I am sure it is with very many this one thing: they seek to grasp and hold this Christ in their own strength, and know not how it is the Holy Spirit within them who must be waited for to reveal this Divine Being, the Holy One of God, in their hearts.
[p133]
Fifteenth Day.
[Contents]
HOLY IN CHRIST.
‘But this spake He of the Spirit, which they that believed on Him were to receive: for the Holy Spirit was not yet: because Jesus was not yet glorified.’—John vii. 39.
‘The Comforter, even the Holy Spirit, whom the Father will send in my name, He shall teach you all things.’—John xiv. 26.
‘God chose you to salvation in sanctification of the Spirit, and belief of the truth.’—2 Thess. ii. 13. (See 1 Pet. i. 2.)
It has sometimes been said, that while the Holiness of God stands out more prominently in the Old Testament, in the New it has to give way to the revelation of His love. The remark could hardly be made if it were fully realized that the Spirit is God, and that when He takes up the epithet Holy as His own proper name, it is to teach us that now the Holiness of God is to come nearer than ever, and to be specially revealed as the power that makes us holy. In the Holy Spirit, God the Holy One of Israel, and He who was the Holy One of God, come nigh for the fulfilment of the promise, ‘I am the Lord that make you holy.’ The unseen [p134] and unapproachable holiness of God had been revealed and brought near in the life of Christ Jesus; all that hindered our participation in it had been removed by His death. The name of Holy Spirit teaches us that it is specially the Spirit’s work to impart it to us and make it our own.
Try and realize the meaning of this; the epithet that through the whole Old Testament has belonged to the Holy God, is now appropriated to that Spirit which is within you. The Holiness of God in Christ becomes holiness in you, because this Spirit is in you. The words, and the Divine realities the words express, Holy and Spirit, are now inseparably and eternally united. You can only have as much of the Spirit as you are willing to have of holiness. You can only have as much holiness as you have of the indwelling Spirit.

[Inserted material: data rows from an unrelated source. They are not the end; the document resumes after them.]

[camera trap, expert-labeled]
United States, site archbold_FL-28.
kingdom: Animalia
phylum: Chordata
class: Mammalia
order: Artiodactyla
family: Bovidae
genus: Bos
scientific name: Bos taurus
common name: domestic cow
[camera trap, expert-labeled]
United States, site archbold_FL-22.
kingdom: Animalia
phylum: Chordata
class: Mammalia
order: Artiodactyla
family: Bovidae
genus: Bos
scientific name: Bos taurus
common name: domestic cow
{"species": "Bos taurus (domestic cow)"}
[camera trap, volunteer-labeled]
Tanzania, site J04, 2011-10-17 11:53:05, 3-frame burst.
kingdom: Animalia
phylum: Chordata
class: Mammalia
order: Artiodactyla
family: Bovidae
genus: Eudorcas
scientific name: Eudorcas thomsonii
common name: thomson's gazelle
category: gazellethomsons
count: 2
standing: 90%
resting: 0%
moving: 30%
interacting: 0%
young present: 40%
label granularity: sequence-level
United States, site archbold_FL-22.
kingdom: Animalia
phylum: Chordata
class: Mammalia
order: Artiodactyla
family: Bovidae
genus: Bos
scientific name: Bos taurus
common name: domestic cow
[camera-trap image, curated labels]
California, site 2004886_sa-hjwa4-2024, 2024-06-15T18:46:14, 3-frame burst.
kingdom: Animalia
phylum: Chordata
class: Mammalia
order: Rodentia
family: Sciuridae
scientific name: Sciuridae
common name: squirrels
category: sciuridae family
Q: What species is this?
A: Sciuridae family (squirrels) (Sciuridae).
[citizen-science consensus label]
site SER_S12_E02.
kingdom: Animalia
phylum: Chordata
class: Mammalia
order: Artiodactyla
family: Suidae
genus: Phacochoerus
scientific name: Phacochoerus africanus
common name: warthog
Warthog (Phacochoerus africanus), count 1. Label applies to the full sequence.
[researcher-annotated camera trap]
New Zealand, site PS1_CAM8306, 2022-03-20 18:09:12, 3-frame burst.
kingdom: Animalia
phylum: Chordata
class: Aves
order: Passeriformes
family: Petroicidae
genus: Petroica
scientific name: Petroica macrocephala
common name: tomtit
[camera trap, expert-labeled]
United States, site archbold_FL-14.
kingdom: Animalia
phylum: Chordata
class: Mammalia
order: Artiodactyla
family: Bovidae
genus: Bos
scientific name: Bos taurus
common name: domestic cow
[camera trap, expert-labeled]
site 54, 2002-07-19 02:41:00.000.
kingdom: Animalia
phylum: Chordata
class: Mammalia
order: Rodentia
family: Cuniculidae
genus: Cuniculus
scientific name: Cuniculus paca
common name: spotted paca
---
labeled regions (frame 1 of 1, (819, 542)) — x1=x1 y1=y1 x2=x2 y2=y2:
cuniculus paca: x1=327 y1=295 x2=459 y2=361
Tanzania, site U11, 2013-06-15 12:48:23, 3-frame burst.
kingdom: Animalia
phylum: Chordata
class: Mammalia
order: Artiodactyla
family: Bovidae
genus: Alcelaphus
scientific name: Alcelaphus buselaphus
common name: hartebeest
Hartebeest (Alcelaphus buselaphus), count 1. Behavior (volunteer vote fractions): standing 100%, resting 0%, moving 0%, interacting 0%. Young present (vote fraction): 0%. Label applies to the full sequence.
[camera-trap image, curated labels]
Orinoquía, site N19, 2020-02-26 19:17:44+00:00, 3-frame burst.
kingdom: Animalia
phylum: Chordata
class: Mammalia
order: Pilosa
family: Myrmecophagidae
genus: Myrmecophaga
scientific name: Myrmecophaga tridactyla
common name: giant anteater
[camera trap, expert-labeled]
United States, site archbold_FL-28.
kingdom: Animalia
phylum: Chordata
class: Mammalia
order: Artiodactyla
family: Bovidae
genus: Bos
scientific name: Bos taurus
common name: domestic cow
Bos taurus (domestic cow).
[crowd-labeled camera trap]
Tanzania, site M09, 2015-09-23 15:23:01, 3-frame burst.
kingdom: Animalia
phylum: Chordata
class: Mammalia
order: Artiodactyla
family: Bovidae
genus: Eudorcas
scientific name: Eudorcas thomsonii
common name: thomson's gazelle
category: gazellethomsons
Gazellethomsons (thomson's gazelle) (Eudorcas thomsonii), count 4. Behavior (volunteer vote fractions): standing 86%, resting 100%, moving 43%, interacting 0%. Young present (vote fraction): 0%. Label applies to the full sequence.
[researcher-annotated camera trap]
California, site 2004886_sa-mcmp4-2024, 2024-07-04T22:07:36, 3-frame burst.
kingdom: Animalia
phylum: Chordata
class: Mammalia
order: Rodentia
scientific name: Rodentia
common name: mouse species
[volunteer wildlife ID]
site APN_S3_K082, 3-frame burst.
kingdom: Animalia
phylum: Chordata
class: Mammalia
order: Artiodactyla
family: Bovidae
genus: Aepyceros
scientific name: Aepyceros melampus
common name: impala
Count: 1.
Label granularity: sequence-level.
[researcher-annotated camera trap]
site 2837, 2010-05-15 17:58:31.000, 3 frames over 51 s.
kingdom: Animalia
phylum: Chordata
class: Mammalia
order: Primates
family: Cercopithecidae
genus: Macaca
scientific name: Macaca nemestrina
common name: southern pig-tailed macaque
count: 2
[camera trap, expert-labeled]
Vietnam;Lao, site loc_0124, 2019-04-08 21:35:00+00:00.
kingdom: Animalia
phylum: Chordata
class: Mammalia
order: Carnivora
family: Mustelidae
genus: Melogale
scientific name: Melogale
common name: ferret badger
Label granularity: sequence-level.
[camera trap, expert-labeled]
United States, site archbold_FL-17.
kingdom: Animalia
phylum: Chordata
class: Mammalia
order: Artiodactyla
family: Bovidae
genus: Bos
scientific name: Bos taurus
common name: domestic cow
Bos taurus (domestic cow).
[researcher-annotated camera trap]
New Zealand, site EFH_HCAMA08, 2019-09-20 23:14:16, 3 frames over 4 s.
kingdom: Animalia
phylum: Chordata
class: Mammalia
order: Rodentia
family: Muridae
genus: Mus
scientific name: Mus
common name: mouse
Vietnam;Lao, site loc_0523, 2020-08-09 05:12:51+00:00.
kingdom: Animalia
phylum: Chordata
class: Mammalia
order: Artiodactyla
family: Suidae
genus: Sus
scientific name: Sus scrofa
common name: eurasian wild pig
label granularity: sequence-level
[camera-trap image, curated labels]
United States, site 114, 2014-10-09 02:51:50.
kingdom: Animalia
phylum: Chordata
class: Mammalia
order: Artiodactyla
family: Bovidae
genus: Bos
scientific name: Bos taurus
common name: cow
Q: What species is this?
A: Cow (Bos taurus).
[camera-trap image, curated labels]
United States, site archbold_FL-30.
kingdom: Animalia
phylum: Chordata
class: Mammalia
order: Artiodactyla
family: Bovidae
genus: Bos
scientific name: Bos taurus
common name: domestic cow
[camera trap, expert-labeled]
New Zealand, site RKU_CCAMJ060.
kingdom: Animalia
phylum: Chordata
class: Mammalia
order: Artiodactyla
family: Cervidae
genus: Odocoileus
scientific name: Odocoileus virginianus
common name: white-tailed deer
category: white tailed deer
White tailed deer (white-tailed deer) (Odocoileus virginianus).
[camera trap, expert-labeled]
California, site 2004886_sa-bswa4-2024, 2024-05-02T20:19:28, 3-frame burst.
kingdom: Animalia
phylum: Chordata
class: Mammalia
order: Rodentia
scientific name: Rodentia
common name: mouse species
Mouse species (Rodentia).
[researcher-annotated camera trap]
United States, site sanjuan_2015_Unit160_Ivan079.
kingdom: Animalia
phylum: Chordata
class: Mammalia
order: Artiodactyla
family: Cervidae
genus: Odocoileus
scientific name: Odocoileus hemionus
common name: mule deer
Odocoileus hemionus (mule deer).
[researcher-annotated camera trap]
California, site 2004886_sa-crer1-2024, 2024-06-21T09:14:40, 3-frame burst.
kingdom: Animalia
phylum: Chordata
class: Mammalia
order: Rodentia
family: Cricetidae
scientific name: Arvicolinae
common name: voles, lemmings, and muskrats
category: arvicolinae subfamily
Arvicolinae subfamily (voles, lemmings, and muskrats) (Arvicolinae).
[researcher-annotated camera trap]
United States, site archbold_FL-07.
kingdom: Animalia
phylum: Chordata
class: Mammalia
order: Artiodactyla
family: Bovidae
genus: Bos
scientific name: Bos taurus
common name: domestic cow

There are some who pray for the Spirit because they long to have His light and joy and strength. And yet their prayers bring little increase of blessing or power. It is because they do not rightly know or desire Him as the Holy Spirit. His burning purity, His searching and convicting light, His making dead of the deeds of the body, of self with its will and its power, His leading into the fellowship of Jesus as He gave up His will and His life to the Father,—of all this they have not thought. The Spirit cannot work in power in them because they receive Him not as the Holy Spirit, in sanctification of the Spirit. At times, in seasons of revival, as among the Corinthians and Galatians, He may indeed come with His gifts and mighty workings, [p135] while His sanctifying power is but little manifest. (1 Cor. xiv. 4, xiii. 8, iii. 1–3; Gal. iii. 3, v. 15–26.) But unless that sanctifying power be acknowledged and accepted, His gifts will be lost. His gifts coming on us are but meant to prepare the way for the sanctifying power within us. We must take the lesson to heart; we can have as much of the Spirit as we are willing to have of His Holiness. Be full of the Spirit, must mean to us, Be fully holy.